- **Alıştırma ayrıntıları**
Karar metninin "1. Daire         1989/15" sözleriyle başlayıp "YÜRÜTÜLMESİ GEREKTİĞİ HK." sözlerine kadar (bunlar dahil) süren kısmını, "VALİ" yerine "KAYMAKAM" koyarak yeniden yazın.

- **Kaynak metin**
::::
Danıştay Kararı 1. Daire 1989/15 E. 1989/55 K. 15.03.1989 T.

1. Daire         1989/15 E.  ,  1989/55 K.
Daire : BİRİNCİ DAİRE
Karar Yılı : 1989
Karar No : 55
Esas Yılı : 1989
Esas No : 15
Karar Tarihi : 15/03/989

MAHALLİ İDARELERCE KURULAN VE AYRI TÜZEL KİŞİLİĞİ BULUNMAYAN İŞLETME VE MÜESSESELERİN MALİ DENETİMLERİNİN SAYIŞTAYCA YAPILMASI GEREKTİĞİ, BU MALİ DENETİM YOLUNUN VARLIĞININ, 1580 SAYILI KANUNUN 74.MADDESİYLE MERKEZİ İDAREYE VERİLEN VE VALİ VE İÇİŞLERİ BAKANININ BAŞVURUSU İLE YÜRÜYEBİLEN VESAYET DENETİMİNİ ORTADAN ALDIRMAYACAĞI, BU HÜKME GÖRE DANIŞTAY’IN İLGİLİ BELEDİYE MECLİSİ KARARINI HUKUKA UYGUNLUK YÖNÜNDEN ESASTAN İNCELEYEREK KARARA BAĞLAYACAĞI, UYGULAMADAKİ İŞLEMLERİN BU ESASLARA GÖRE YÜRÜTÜLMESİ GEREKTİĞİ HK.
::::
- **Veriler**
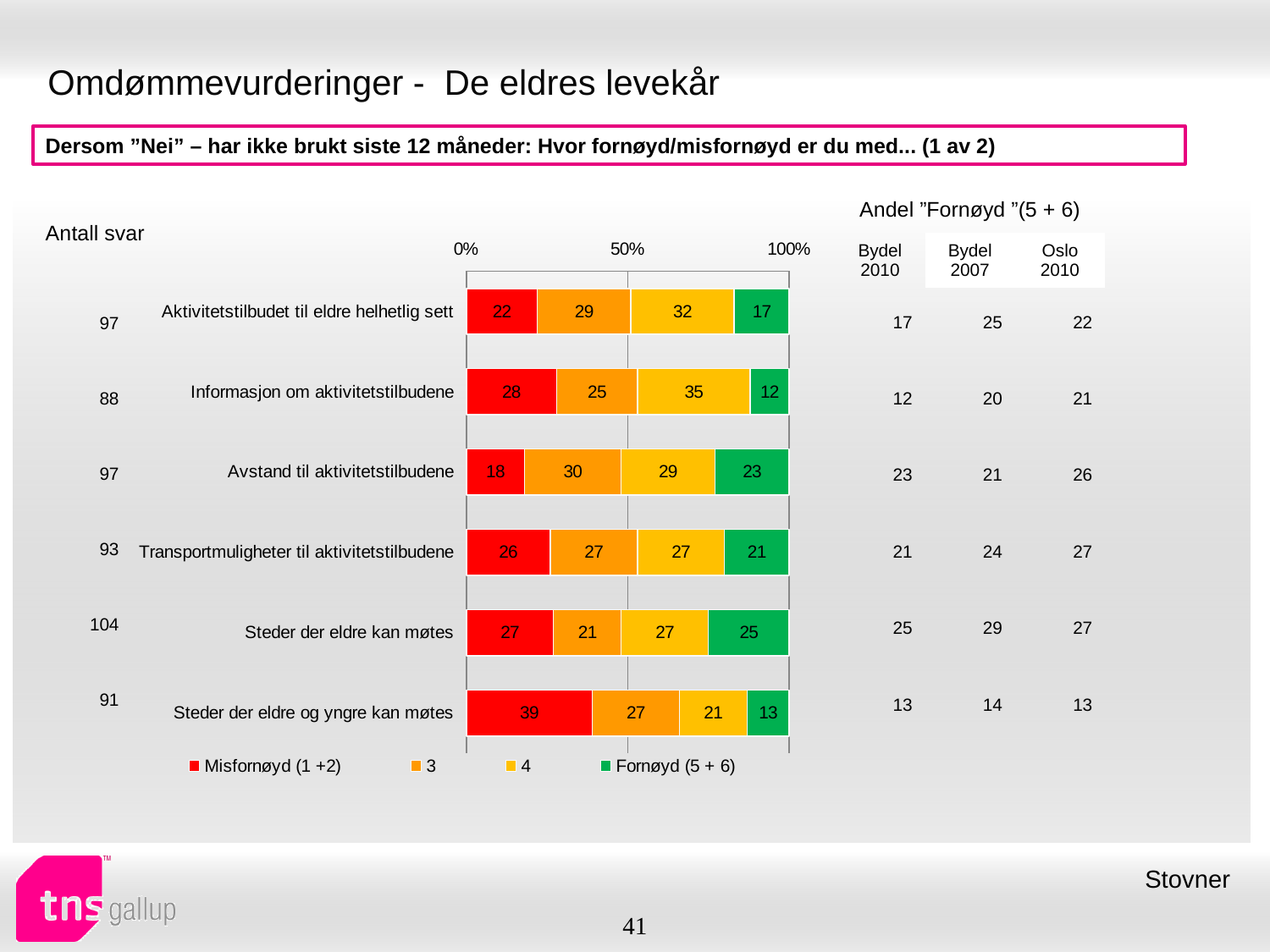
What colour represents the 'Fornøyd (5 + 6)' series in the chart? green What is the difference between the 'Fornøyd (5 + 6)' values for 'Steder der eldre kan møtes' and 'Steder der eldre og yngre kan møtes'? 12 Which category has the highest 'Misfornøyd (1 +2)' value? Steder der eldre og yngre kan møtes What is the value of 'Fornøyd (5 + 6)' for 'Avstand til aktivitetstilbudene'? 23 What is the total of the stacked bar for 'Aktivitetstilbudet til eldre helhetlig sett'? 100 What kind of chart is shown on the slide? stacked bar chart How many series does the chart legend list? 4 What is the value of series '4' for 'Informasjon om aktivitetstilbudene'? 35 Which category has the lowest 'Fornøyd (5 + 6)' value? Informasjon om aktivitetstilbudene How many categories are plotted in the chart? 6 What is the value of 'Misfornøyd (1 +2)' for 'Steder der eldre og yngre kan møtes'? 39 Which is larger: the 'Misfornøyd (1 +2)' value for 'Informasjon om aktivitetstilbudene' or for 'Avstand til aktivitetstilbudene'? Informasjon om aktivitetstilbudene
::::
- **Alıştırmanın çözümü**
1. Daire         1989/15 E.  ,  1989/55 K.
Daire : BİRİNCİ DAİRE
Karar Yılı : 1989
Karar No : 55
Esas Yılı : 1989
Esas No : 15
Karar Tarihi : 15/03/989

MAHALLİ İDARELERCE KURULAN VE AYRI TÜZEL KİŞİLİĞİ BULUNMAYAN İŞLETME VE MÜESSESELERİN MALİ DENETİMLERİNİN SAYIŞTAYCA YAPILMASI GEREKTİĞİ, BU MALİ DENETİM YOLUNUN VARLIĞININ, 1580 SAYILI KANUNUN 74.MADDESİYLE MERKEZİ İDAREYE VERİLEN VE KAYMAKAM VE İÇİŞLERİ BAKANININ BAŞVURUSU İLE YÜRÜYEBİLEN VESAYET DENETİMİNİ ORTADAN ALDIRMAYACAĞI, BU HÜKME GÖRE DANIŞTAY’IN İLGİLİ BELEDİYE MECLİSİ KARARINI HUKUKA UYGUNLUK YÖNÜNDEN ESASTAN İNCELEYEREK KARARA BAĞLAYACAĞI, UYGULAMADAKİ İŞLEMLERİN BU ESASLARA GÖRE YÜRÜTÜLMESİ GEREKTİĞİ HK.